Likelihood ratio tests of cumulative link models:
    formula:                link:  threshold:
fm2 rating ~ temp          logit  flexible
fm1 rating ~ temp + contact logit  flexible
    no.par AIC    logLik  LR.stat df Pr(>Chisq)
fm2 5      194.03 -92.013
fm1 6      184.98 -86.492  11.043  1  0.0008902 ***

Residuals

Notes from Deviance Residuals video
The Deviance Residuals should have a Median near zero, and be roughly symmetric around zero.

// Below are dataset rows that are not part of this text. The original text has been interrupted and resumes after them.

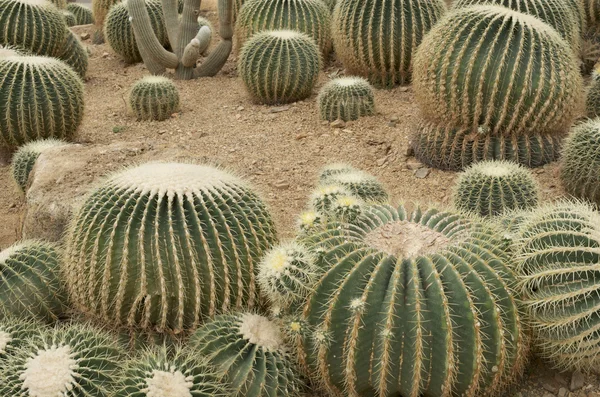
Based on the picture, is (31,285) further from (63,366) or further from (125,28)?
(125,28)

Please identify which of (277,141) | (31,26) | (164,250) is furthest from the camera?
(31,26)

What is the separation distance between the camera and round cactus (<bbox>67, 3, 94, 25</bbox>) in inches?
543

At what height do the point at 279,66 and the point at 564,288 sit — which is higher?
the point at 564,288

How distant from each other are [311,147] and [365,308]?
3671mm

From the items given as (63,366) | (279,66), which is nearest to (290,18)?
(279,66)

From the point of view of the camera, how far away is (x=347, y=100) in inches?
268

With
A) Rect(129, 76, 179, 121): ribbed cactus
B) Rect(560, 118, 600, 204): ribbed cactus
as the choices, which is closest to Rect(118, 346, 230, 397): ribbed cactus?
Rect(560, 118, 600, 204): ribbed cactus

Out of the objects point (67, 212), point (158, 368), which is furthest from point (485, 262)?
point (67, 212)

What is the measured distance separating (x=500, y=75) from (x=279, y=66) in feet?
9.27

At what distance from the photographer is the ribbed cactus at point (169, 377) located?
2850 mm

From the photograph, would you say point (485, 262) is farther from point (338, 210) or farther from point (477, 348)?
point (338, 210)

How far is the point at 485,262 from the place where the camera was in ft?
9.86

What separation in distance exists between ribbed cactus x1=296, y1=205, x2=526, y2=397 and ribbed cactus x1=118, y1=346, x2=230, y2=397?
416 millimetres

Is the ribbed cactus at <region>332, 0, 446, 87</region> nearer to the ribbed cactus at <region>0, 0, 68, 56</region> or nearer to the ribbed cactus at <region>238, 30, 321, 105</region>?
the ribbed cactus at <region>238, 30, 321, 105</region>
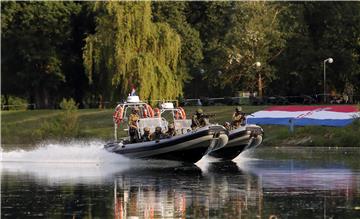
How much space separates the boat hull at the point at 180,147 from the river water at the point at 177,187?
17.3 inches

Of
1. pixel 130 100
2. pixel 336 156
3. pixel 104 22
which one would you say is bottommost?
pixel 336 156

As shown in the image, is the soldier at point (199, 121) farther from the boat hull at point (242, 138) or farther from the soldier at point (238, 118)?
the soldier at point (238, 118)

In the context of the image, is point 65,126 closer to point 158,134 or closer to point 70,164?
point 70,164

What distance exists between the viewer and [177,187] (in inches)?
1099

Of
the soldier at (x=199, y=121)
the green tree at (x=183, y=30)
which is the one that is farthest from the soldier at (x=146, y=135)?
the green tree at (x=183, y=30)

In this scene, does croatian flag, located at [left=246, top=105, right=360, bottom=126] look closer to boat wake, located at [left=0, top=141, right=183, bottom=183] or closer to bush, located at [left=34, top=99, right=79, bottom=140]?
bush, located at [left=34, top=99, right=79, bottom=140]

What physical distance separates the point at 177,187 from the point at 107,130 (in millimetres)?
36104

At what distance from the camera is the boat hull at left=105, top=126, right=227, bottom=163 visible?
3684 centimetres

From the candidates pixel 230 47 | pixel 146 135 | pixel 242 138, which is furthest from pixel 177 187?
pixel 230 47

- If the median is close to zero, the model is not biased in one direction (the outcome is not over- nor under-estimated).
Deviance residuals are like the values from computing the residual deviance at each data point
- Top line: “3.3” is the likelihood for a data point in the saturated model and “1.8” is the likelihood for that same data point in the proposed model
- Therefore, squaring each residual and summing them would give you the Residual Deviance for the model.